-- Start of SUPPLIED DATA --

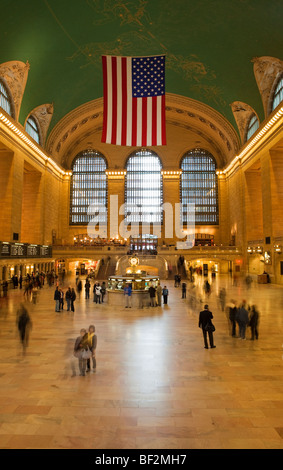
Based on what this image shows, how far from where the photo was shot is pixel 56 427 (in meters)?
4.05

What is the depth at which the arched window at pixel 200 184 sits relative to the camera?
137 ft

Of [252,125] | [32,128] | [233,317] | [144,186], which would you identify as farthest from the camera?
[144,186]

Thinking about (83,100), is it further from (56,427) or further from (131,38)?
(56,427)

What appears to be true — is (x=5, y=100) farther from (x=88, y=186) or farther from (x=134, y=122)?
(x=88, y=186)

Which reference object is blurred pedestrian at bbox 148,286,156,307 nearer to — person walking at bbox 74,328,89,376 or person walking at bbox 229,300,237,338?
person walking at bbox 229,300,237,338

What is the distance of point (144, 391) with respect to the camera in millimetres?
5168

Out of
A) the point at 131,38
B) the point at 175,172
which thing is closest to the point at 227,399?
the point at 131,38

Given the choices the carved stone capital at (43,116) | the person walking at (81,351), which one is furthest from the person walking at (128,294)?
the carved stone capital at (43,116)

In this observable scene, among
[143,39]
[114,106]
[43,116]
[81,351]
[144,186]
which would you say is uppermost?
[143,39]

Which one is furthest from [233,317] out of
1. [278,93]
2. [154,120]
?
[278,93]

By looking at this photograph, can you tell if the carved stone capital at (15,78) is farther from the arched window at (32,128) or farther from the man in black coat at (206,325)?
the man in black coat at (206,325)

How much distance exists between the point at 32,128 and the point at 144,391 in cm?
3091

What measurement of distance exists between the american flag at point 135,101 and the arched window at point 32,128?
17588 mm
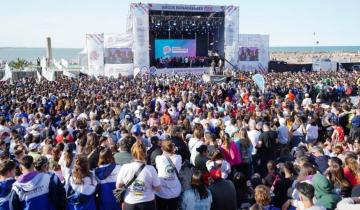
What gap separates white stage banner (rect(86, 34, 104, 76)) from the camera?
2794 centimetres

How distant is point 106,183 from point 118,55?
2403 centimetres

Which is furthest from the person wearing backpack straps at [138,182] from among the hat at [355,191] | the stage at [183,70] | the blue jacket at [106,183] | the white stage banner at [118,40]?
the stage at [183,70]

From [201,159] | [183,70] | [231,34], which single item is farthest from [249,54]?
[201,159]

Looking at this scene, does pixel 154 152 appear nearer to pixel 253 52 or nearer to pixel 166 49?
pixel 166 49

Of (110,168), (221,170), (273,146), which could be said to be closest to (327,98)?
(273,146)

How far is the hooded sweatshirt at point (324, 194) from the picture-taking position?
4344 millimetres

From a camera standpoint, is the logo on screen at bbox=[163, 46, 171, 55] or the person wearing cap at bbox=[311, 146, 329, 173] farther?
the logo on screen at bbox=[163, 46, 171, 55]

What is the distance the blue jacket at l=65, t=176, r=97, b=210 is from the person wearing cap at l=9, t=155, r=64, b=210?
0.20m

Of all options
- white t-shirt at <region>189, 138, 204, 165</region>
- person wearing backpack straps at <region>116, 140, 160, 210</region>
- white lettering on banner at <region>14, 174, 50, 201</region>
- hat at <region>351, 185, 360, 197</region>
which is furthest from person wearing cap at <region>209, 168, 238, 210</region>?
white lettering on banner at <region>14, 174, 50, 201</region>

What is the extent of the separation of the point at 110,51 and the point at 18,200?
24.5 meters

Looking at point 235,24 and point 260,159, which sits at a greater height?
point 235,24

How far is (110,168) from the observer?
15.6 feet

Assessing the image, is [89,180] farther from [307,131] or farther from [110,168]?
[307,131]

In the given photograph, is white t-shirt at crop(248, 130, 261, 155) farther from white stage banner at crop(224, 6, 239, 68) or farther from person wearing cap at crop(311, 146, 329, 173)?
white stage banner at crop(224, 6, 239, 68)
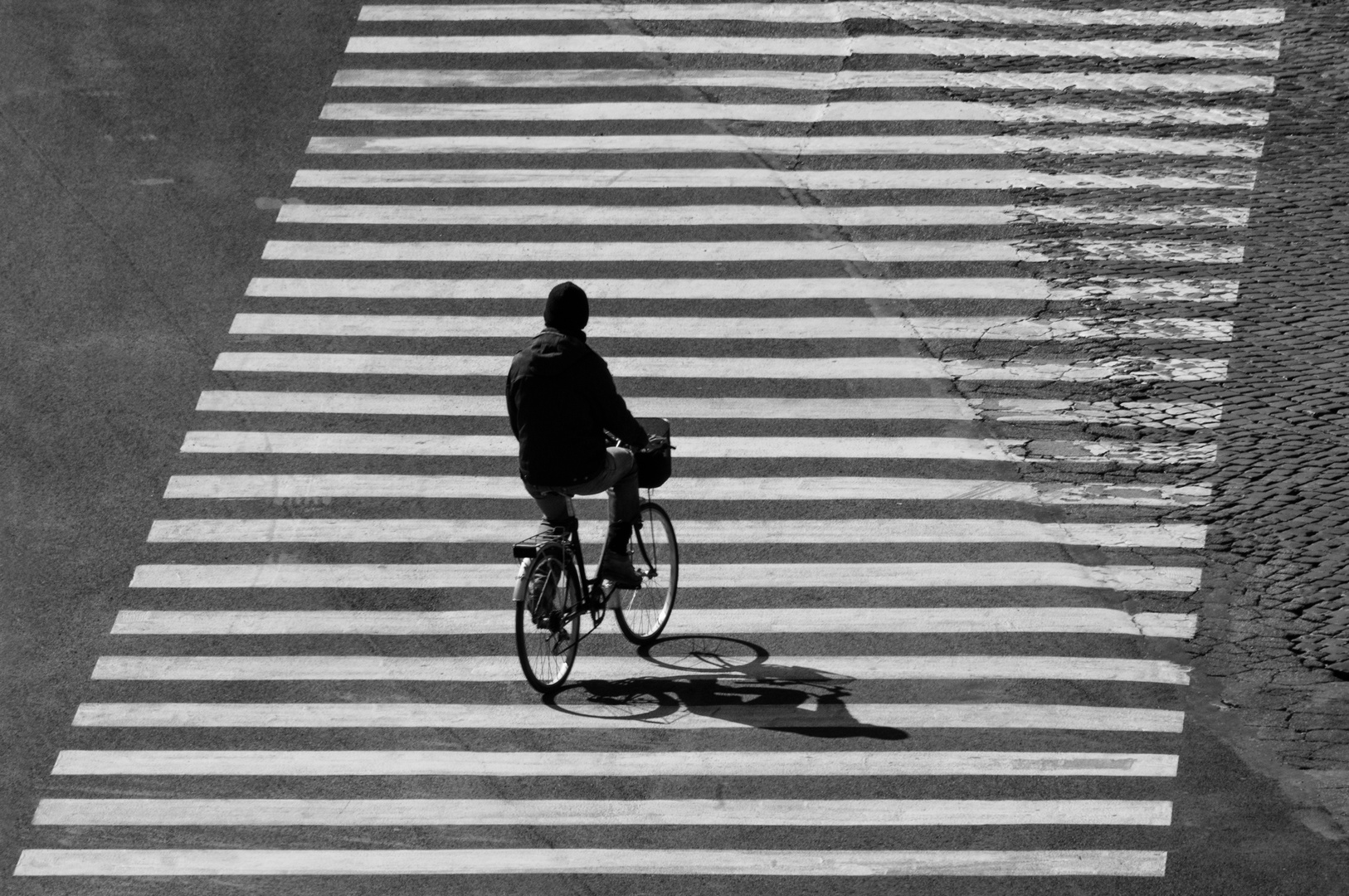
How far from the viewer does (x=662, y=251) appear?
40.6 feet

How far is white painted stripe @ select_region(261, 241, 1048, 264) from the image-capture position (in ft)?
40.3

-- End of SUPPLIED DATA --
-- Start of SUPPLIED DATA --

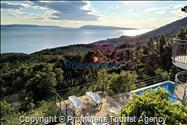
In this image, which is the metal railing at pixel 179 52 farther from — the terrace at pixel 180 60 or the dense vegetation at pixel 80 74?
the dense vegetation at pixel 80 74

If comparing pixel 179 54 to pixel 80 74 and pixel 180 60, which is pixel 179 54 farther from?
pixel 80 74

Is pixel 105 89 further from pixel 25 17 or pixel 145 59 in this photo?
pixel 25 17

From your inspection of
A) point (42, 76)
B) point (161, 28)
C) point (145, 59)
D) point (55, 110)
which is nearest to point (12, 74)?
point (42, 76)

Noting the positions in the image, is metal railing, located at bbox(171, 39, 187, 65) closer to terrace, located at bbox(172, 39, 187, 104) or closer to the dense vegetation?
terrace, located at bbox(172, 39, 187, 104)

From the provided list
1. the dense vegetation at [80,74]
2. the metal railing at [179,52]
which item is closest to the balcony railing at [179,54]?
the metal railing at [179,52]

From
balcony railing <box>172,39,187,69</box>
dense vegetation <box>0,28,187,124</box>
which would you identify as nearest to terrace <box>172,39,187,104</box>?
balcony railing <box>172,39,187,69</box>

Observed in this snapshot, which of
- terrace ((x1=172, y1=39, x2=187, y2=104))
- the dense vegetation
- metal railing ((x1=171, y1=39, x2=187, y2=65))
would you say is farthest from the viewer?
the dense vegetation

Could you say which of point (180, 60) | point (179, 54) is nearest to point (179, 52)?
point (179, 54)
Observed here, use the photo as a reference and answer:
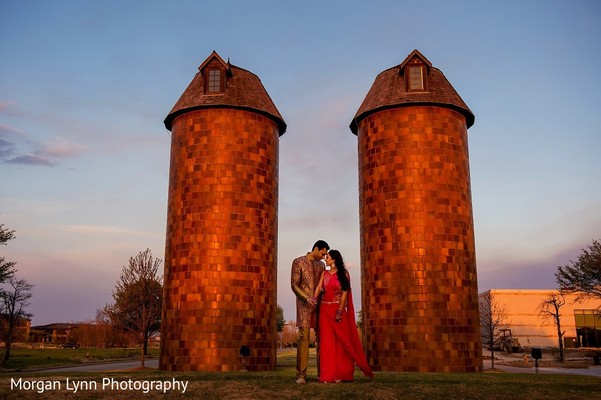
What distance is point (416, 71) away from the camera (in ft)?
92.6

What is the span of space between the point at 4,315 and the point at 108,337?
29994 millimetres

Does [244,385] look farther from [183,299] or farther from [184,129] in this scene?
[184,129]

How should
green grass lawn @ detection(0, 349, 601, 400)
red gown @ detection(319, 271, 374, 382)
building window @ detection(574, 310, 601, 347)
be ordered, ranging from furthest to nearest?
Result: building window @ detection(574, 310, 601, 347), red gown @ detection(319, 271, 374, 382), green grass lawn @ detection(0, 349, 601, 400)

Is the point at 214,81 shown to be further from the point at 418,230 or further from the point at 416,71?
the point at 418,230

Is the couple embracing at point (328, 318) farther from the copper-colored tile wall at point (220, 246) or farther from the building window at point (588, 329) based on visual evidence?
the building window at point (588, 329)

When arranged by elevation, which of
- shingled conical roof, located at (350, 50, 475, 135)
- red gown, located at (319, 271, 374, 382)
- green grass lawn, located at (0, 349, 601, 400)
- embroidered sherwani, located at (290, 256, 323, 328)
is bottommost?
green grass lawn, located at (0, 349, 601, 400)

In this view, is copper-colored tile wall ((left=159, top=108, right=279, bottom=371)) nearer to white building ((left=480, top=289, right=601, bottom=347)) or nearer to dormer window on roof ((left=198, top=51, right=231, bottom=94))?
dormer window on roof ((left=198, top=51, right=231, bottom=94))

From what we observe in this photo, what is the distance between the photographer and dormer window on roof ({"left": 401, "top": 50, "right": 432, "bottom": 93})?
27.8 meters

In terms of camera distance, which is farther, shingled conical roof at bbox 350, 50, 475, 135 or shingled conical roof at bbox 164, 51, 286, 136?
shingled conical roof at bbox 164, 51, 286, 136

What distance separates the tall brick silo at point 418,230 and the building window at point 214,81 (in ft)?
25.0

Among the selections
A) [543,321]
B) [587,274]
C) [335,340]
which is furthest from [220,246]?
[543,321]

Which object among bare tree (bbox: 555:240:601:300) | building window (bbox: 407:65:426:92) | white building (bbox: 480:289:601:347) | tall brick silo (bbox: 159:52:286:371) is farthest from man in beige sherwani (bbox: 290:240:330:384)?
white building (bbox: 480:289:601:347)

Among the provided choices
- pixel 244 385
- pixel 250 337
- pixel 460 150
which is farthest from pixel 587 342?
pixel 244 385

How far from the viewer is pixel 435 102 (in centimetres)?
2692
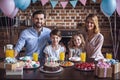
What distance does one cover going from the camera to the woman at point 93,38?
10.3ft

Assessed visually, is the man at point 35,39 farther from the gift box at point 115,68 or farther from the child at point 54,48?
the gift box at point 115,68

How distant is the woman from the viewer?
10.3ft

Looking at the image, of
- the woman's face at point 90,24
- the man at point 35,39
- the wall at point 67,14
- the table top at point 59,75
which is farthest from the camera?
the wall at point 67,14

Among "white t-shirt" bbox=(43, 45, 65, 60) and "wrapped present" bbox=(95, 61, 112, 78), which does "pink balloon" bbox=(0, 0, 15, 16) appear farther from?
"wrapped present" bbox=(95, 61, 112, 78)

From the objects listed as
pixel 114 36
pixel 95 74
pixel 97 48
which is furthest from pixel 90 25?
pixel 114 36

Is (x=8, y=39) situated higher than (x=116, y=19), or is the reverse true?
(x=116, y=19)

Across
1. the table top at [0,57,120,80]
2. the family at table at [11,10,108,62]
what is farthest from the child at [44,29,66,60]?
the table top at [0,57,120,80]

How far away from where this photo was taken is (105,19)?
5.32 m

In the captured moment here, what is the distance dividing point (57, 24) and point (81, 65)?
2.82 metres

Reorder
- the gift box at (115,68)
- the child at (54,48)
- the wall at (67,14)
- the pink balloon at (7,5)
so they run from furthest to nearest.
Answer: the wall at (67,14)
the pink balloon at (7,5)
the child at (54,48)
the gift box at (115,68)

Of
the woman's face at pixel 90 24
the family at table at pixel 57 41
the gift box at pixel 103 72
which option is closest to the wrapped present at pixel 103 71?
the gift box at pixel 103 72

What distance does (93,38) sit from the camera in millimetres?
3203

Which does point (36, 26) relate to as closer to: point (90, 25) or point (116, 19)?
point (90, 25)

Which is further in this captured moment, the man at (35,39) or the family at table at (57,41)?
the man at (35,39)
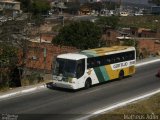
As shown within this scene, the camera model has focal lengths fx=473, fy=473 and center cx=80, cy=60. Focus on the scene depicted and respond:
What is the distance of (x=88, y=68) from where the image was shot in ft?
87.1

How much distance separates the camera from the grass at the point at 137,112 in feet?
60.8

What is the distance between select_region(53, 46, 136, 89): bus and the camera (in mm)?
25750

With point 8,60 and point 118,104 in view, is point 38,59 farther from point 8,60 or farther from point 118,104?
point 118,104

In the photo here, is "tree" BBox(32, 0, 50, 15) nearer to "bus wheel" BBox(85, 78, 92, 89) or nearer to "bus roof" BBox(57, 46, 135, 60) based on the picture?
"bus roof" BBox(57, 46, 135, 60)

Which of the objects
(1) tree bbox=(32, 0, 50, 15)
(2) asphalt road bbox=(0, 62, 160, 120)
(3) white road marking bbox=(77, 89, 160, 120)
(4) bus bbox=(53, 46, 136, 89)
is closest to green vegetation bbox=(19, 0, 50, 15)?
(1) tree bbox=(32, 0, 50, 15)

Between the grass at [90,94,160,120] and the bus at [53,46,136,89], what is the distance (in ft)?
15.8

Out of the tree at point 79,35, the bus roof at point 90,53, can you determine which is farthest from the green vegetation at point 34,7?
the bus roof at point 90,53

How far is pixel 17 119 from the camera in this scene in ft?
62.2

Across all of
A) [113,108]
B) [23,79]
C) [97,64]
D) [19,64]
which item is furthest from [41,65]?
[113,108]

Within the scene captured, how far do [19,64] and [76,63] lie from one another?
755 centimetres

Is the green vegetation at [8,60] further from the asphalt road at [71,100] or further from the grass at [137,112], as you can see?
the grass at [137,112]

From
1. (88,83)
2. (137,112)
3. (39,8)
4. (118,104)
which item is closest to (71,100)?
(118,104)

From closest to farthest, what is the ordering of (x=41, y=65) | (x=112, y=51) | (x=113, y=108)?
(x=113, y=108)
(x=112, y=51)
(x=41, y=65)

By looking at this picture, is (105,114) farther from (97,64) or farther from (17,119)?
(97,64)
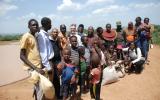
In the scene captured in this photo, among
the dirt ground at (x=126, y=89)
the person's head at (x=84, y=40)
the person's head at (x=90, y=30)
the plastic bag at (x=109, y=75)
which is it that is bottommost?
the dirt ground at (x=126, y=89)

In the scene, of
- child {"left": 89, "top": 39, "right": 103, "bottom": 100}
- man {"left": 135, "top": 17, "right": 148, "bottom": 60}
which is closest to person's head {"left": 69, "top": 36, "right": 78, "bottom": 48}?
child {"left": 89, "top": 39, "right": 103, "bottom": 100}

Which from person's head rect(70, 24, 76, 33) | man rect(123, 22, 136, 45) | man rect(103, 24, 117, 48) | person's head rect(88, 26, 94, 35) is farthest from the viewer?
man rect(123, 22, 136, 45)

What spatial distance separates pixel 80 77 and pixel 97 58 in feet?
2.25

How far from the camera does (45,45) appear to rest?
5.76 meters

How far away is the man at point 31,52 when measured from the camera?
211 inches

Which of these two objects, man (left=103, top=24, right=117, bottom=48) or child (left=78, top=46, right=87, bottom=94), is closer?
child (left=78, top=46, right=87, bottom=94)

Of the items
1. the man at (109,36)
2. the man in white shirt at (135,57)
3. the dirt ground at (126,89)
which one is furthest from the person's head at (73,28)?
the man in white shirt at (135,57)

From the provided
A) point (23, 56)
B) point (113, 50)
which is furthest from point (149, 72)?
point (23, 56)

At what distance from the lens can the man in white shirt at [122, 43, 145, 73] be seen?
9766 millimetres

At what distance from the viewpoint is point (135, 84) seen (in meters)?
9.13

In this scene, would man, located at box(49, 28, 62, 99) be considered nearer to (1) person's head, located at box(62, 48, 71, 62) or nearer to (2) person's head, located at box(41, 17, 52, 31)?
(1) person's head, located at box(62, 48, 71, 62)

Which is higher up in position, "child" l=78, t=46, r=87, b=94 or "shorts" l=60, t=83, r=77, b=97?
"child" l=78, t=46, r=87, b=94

-- End of SUPPLIED DATA --
-- Start of SUPPLIED DATA --

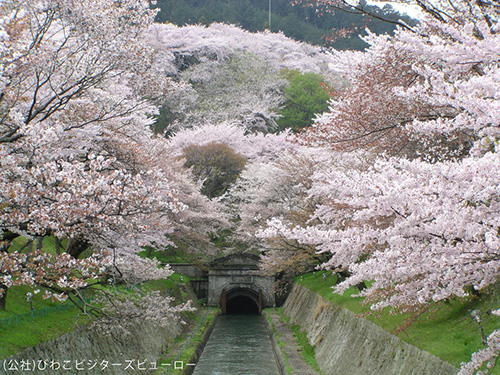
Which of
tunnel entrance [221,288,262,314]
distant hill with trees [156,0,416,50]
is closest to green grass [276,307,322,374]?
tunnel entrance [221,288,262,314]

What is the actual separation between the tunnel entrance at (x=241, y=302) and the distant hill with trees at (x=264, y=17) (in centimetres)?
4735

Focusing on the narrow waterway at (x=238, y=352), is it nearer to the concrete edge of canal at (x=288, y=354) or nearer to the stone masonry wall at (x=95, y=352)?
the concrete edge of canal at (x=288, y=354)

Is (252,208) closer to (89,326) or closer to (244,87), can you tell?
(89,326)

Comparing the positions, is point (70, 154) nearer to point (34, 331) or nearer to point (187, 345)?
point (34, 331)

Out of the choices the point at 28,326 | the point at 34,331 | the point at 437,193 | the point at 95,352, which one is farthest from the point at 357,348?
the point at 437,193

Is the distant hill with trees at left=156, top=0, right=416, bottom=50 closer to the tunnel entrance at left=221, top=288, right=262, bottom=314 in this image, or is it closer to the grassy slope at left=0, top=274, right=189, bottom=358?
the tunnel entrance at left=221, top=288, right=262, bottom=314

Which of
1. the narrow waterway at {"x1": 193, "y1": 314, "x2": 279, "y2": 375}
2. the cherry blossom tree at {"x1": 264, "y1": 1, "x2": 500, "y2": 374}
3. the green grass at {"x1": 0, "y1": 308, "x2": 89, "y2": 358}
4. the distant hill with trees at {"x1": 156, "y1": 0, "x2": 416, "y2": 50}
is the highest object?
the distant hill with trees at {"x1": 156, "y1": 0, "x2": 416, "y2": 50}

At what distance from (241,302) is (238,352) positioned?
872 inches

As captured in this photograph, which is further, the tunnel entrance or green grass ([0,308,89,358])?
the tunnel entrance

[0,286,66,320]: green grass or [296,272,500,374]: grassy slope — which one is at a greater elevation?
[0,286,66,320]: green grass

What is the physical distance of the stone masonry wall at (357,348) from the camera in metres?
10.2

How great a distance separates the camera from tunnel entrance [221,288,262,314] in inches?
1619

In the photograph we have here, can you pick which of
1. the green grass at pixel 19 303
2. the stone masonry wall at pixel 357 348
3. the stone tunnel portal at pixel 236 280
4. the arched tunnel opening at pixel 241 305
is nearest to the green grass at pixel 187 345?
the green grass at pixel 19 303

-- End of SUPPLIED DATA --

### DO THIS
Pick out every line in the items above that contains the word "concrete", and copy each one. Case counts, so a line matches only if the capitalization is the same.

### ANSWER TO THE TASK
Focusing on the narrow waterway at (x=238, y=352), is it nearer to the concrete edge of canal at (x=288, y=354) or nearer to the stone masonry wall at (x=95, y=352)?
the concrete edge of canal at (x=288, y=354)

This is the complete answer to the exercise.